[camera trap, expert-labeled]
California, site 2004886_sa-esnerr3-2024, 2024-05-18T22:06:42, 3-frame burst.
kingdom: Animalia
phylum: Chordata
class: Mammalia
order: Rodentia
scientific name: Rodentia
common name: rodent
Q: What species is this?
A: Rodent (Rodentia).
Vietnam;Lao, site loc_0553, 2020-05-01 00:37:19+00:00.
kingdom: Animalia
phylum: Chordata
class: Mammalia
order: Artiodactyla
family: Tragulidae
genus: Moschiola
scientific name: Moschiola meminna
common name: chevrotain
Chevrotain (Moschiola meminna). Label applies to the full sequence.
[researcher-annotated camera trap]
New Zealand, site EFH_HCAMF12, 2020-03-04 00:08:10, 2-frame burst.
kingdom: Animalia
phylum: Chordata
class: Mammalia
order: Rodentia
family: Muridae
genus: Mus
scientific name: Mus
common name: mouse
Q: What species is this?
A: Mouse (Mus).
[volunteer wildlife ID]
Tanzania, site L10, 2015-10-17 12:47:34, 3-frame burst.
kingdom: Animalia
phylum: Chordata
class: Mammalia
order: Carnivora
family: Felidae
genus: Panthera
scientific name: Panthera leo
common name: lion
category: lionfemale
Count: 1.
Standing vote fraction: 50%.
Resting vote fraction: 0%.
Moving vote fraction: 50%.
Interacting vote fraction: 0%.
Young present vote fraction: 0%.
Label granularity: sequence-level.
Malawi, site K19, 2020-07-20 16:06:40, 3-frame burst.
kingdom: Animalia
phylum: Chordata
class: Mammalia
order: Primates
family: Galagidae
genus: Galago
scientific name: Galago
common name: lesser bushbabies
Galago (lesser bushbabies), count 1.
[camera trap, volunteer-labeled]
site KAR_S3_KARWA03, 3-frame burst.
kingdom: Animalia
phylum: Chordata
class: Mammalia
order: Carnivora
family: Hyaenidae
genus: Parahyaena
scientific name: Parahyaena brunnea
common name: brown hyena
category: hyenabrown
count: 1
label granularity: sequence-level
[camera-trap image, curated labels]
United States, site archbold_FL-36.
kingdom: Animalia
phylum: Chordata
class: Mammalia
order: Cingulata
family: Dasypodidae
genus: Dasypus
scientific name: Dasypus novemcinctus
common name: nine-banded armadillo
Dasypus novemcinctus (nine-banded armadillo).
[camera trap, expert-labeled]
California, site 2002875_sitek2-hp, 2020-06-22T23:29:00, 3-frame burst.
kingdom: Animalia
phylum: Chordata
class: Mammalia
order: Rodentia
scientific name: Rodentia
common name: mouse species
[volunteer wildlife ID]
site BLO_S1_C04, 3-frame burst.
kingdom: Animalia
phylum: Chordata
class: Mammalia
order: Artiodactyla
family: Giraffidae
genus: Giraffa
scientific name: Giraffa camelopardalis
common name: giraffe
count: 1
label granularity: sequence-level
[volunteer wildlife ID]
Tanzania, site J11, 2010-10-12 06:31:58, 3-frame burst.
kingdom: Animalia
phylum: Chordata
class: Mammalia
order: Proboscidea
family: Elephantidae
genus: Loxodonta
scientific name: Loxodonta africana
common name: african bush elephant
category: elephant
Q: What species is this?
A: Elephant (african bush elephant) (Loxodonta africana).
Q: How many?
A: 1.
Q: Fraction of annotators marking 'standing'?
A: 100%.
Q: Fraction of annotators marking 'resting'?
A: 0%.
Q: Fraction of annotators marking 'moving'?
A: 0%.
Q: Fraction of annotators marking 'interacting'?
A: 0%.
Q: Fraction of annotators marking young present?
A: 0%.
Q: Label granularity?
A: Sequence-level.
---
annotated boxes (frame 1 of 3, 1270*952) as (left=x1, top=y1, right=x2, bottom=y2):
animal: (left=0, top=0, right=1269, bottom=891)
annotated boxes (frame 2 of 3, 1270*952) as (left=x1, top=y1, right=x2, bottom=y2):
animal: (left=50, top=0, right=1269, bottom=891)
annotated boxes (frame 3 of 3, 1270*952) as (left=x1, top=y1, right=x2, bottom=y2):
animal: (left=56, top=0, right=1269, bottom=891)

◆ **Problem to solve**:
The records above need to be retyped in full, exactly as given.

◆ **Result of the exercise**:
[camera trap, expert-labeled]
California, site 2004886_sa-esnerr3-2024, 2024-05-18T22:06:42, 3-frame burst.
kingdom: Animalia
phylum: Chordata
class: Mammalia
order: Rodentia
scientific name: Rodentia
common name: rodent
Q: What species is this?
A: Rodent (Rodentia).
Vietnam;Lao, site loc_0553, 2020-05-01 00:37:19+00:00.
kingdom: Animalia
phylum: Chordata
class: Mammalia
order: Artiodactyla
family: Tragulidae
genus: Moschiola
scientific name: Moschiola meminna
common name: chevrotain
Chevrotain (Moschiola meminna). Label applies to the full sequence.
[researcher-annotated camera trap]
New Zealand, site EFH_HCAMF12, 2020-03-04 00:08:10, 2-frame burst.
kingdom: Animalia
phylum: Chordata
class: Mammalia
order: Rodentia
family: Muridae
genus: Mus
scientific name: Mus
common name: mouse
Q: What species is this?
A: Mouse (Mus).
[volunteer wildlife ID]
Tanzania, site L10, 2015-10-17 12:47:34, 3-frame burst.
kingdom: Animalia
phylum: Chordata
class: Mammalia
order: Carnivora
family: Felidae
genus: Panthera
scientific name: Panthera leo
common name: lion
category: lionfemale
Count: 1.
Standing vote fraction: 50%.
Resting vote fraction: 0%.
Moving vote fraction: 50%.
Interacting vote fraction: 0%.
Young present vote fraction: 0%.
Label granularity: sequence-level.
Malawi, site K19, 2020-07-20 16:06:40, 3-frame burst.
kingdom: Animalia
phylum: Chordata
class: Mammalia
order: Primates
family: Galagidae
genus: Galago
scientific name: Galago
common name: lesser bushbabies
Galago (lesser bushbabies), count 1.
[camera trap, volunteer-labeled]
site KAR_S3_KARWA03, 3-frame burst.
kingdom: Animalia
phylum: Chordata
class: Mammalia
order: Carnivora
family: Hyaenidae
genus: Parahyaena
scientific name: Parahyaena brunnea
common name: brown hyena
category: hyenabrown
count: 1
label granularity: sequence-level
[camera-trap image, curated labels]
United States, site archbold_FL-36.
kingdom: Animalia
phylum: Chordata
class: Mammalia
order: Cingulata
family: Dasypodidae
genus: Dasypus
scientific name: Dasypus novemcinctus
common name: nine-banded armadillo
Dasypus novemcinctus (nine-banded armadillo).
[camera trap, expert-labeled]
California, site 2002875_sitek2-hp, 2020-06-22T23:29:00, 3-frame burst.
kingdom: Animalia
phylum: Chordata
class: Mammalia
order: Rodentia
scientific name: Rodentia
common name: mouse species
[volunteer wildlife ID]
site BLO_S1_C04, 3-frame burst.
kingdom: Animalia
phylum: Chordata
class: Mammalia
order: Artiodactyla
family: Giraffidae
genus: Giraffa
scientific name: Giraffa camelopardalis
common name: giraffe
count: 1
label granularity: sequence-level
[volunteer wildlife ID]
Tanzania, site J11, 2010-10-12 06:31:58, 3-frame burst.
kingdom: Animalia
phylum: Chordata
class: Mammalia
order: Proboscidea
family: Elephantidae
genus: Loxodonta
scientific name: Loxodonta africana
common name: african bush elephant
category: elephant
Q: What species is this?
A: Elephant (african bush elephant) (Loxodonta africana).
Q: How many?
A: 1.
Q: Fraction of annotators marking 'standing'?
A: 100%.
Q: Fraction of annotators marking 'resting'?
A: 0%.
Q: Fraction of annotators marking 'moving'?
A: 0%.
Q: Fraction of annotators marking 'interacting'?
A: 0%.
Q: Fraction of annotators marking young present?
A: 0%.
Q: Label granularity?
A: Sequence-level.
---
annotated boxes (frame 1 of 3, 1270*952) as (left=x1, top=y1, right=x2, bottom=y2):
animal: (left=0, top=0, right=1269, bottom=891)
annotated boxes (frame 2 of 3, 1270*952) as (left=x1, top=y1, right=x2, bottom=y2):
animal: (left=50, top=0, right=1269, bottom=891)
annotated boxes (frame 3 of 3, 1270*952) as (left=x1, top=y1, right=x2, bottom=y2):
animal: (left=56, top=0, right=1269, bottom=891)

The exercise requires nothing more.